First off, where are you originally from? 

Secondly, what is important to you in choosing a school? Without knowing that, it is nearly impossible for anyone to advise you properly on what is a good fit for you.


----------



## jatan (Mar 24, 2009)

i am orginally from florida but now live in ga. Im personally wanting to go to the notter school but ive heard good things out of both of the schools


----------



## jatan (Mar 24, 2009)

In choosing a school i would like for it to have a good standard, good teachers, and have a great graduation rate. Ive looked at notter and the art institute of altanta for baking and pastry and both are about the same price. Baking and pastry is my main concern for getting a degree in. I am a junior in high school and have started to get info from both of them. Im about 90% positive im going to go to Notter but im still thinking about the art institue. Those are the two schools im looking at and want to hear from you guys also about your opinion on the schools. thanx


----------



## jtobin625 (Dec 16, 2008)

In looking over Notter, it appears that it is a diploma program and not a degree. I am not sure if it is relevent to you to earn a degree (whether for personal reasons or that you may eventually want a BA/BS) but it is likely that Notter courses would have more difficulty in transferring, especially to more traditional colleges/universities. Is that important to you at all?


----------



## jatan (Mar 24, 2009)

im not really worried about the transferring thing. Im concerened in getting my diploma and graduating from the school.
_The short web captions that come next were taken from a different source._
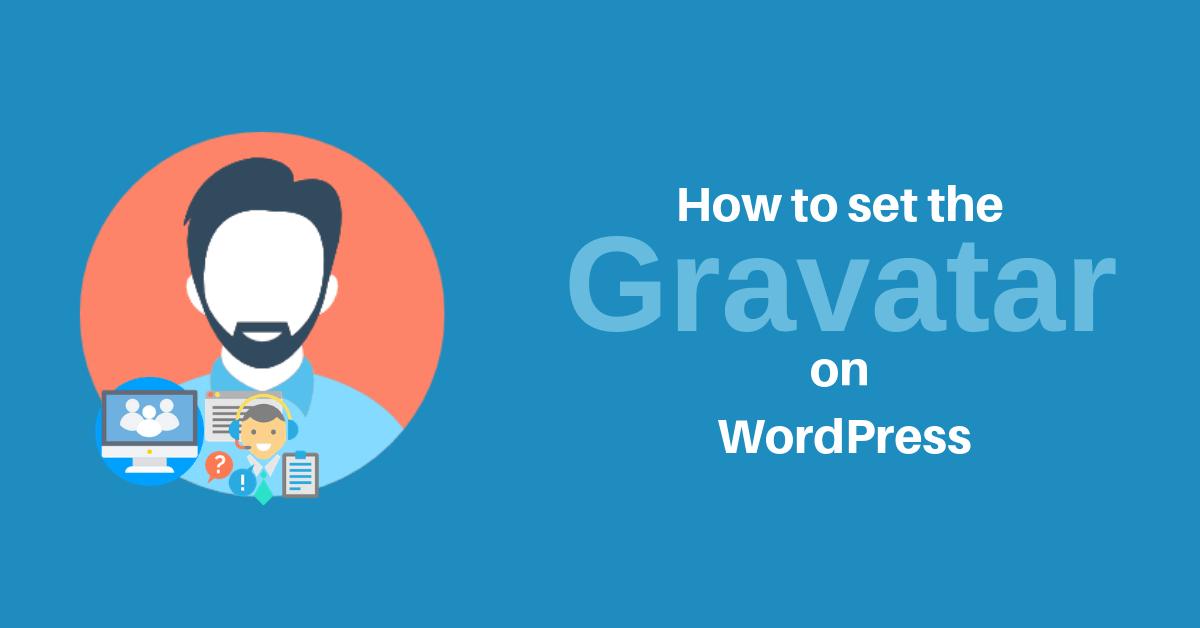 How to Set the Gravatar on WordPress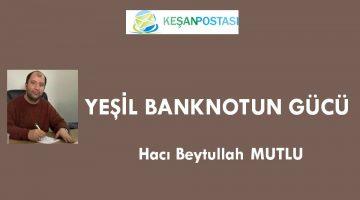 YEŞİL BANKNOTUN GÜCÜ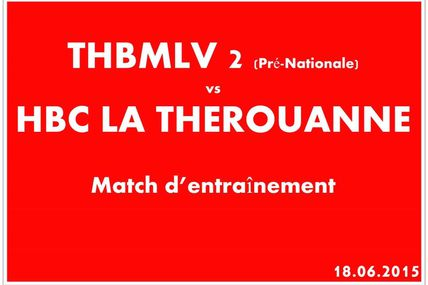 THBMLV 2 vs HBC LA THEROUANNE (Match d'entraînement) 18.06.2015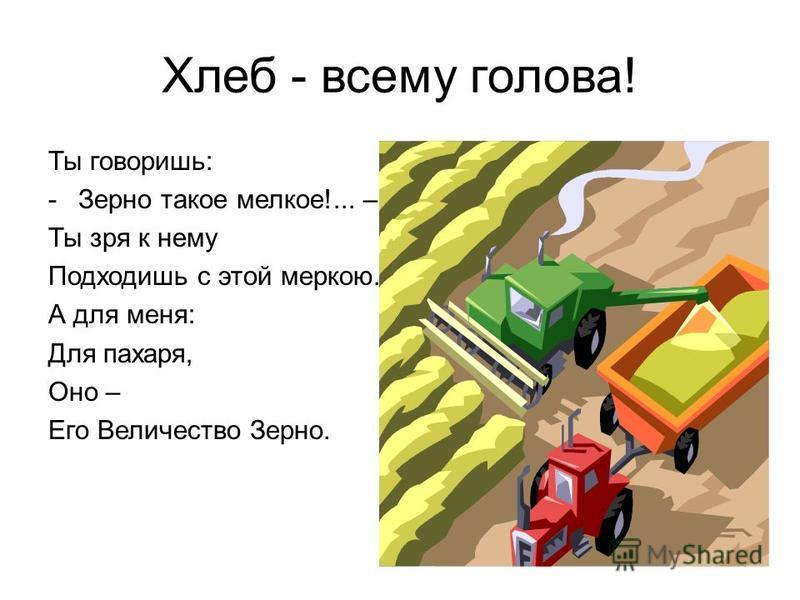 Хлеб - всему голова! Ты говоришь: -Зерно такое мелкое!... – Ты зря к нему Подходишь с этой меркою. А для меня: Для пахаря, Оно – Его Величество Зерно.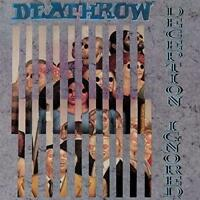 Deathrow - Deception Ignored - Remastered (NEW CD)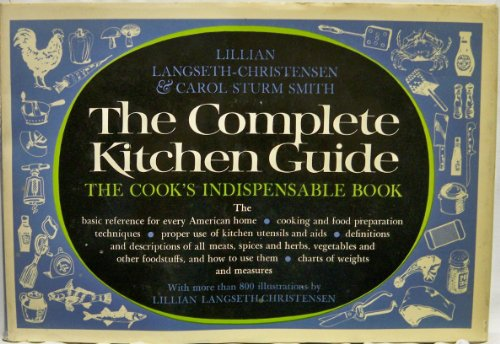 9780448014029: The Complete Kitchen Guide  The Cook's Indispensable Book
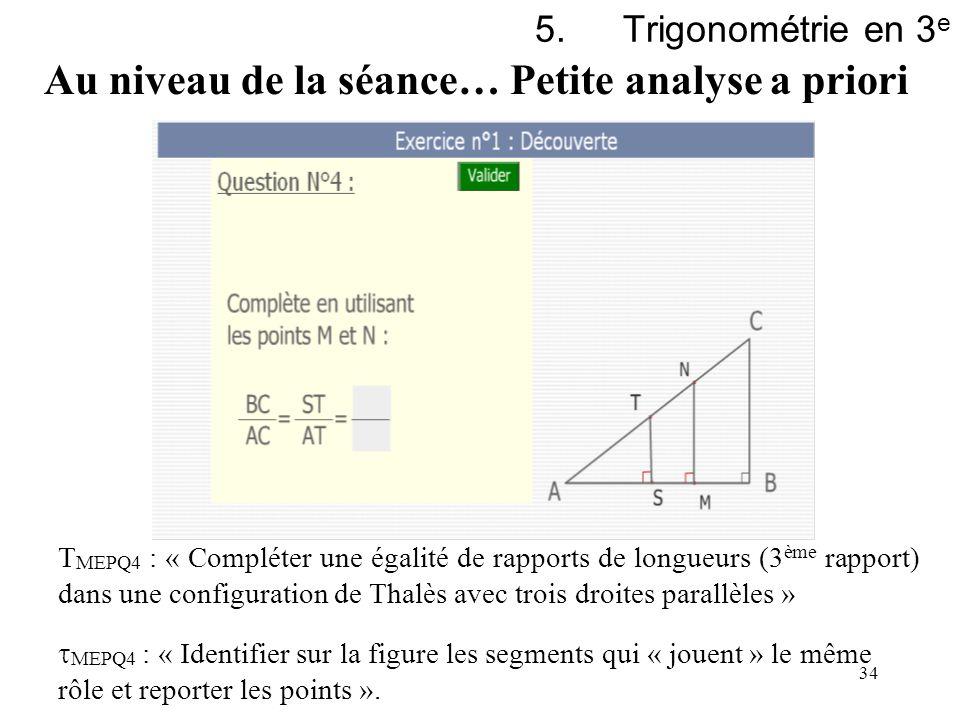34 5.Trigonométrie en 3 e Au niveau de la séance… Petite analyse a priori T MEPQ4 : « Compléter une égalité de rapports de longueurs (3 ème rapport) d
I lived in jacksonville for a long time so and have been to orlando several times. Im exicted about the school and excited to get my diploma. Ive always loved to cook and im now at the stage i can get into colloge for it.


----------



## petemccracken (Sep 18, 2008)

The "piece of paper", whether it is a "diploma" or a "degree" is, IMHO, far less important than the opportunity to learn the skills, techniques, and information that will provide a foundation for your future in the culinary field.
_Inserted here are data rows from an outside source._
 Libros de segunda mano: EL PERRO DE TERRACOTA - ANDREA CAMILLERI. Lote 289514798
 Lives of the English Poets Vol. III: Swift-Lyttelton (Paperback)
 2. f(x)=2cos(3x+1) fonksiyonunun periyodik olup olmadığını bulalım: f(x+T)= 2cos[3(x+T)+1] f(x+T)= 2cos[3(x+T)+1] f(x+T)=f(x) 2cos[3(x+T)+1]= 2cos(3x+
Regardless of how you learn the fundamentals, i.e. culinary school, apprenticeship, or O.J.T., you should plan on spending 10-15 years gaining work experience before you achieve the "rank" of chef. It may come sooner but you need to plan all the same.

What do YOU see as your career path and career goal(s)?

Once you define YOUR path and goal(s), the choice should be much easier to make.


----------



## jatan (Mar 24, 2009)

as a career i see my self as a chef. I plan on learning the baking and pastry arts and then if i have the money and time i will go back and get my culinary arts degree.


----------



## petemccracken (Sep 18, 2008)

Becoming a "chef" is a great "goal", but what is your plan to achieve that goal?

Sample Plan:
Finish High School with the highest possible GPA
Learn the fundamentals of baking and pastry arts
Get a job with a baker/pastry chef
Perfect my baking/pastry skills while learning what a "chef" has to know
Learning what a "chef" has to know
Being promoted to "baker" or "pastry cook"
Being promoted to "Sous Chef", "Chef de Partie", or a similar position
Learn more about being a "chef"
Being promoted to Executive Chef
Now, where does "schooling"enter into this? Whereever YOU think it is appropriate!


----------



## foodpump (Oct 10, 2005)

Jatan,

Before you do go to the culinary school of your choice, the best thing for you to do is to work in the field for a bit. 

This does several things:

It allows you to get some exposure to the business, the people, the tools and equipment, and most importantly--the lifestyle. It's not for everyone

It allows you to get some experience. Some of the best clinary school students are the ones with prior work experience, they see more, understand more, and apply more. It's an advantage that won't cost you anything--take it.

It allows you to earn a bit before you start blowing big bucks for school.


----------



## jatan (Mar 24, 2009)

I would work in a field that involves baking and pastry but i live in a little town that doesnt have much to offer other than fast food and i refuse to work in that industry. I think that there is one bakery close enough to me to work at but i havent gotten the chance to get up there. But, my sisters boyfreind owns a resturant and i have cooked up there and he is a sous chef and he says i do good for the things i have cooked and had him eat. He has even offered to put me through school. He is a great cook. It made me happy that he says that im good at what i do cook. I hace cooked upl there for several months off and on. I got a general idea of the industry. He even told me that if i dont really got a passion to cook the industry will eat me alive. But thanx your guys for the info and advice


----------